# Work to complete
This task calls for every line of the material to be output verbatim.

━━━━━ The input

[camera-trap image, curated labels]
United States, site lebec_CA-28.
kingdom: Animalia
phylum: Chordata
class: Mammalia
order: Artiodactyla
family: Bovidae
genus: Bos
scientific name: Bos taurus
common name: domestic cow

━━━━━━━━━━

# Output for this exercise
[camera-trap image, curated labels]
United States, site lebec_CA-28.
kingdom: Animalia
phylum: Chordata
class: Mammalia
order: Artiodactyla
family: Bovidae
genus: Bos
scientific name: Bos taurus
common name: domestic cow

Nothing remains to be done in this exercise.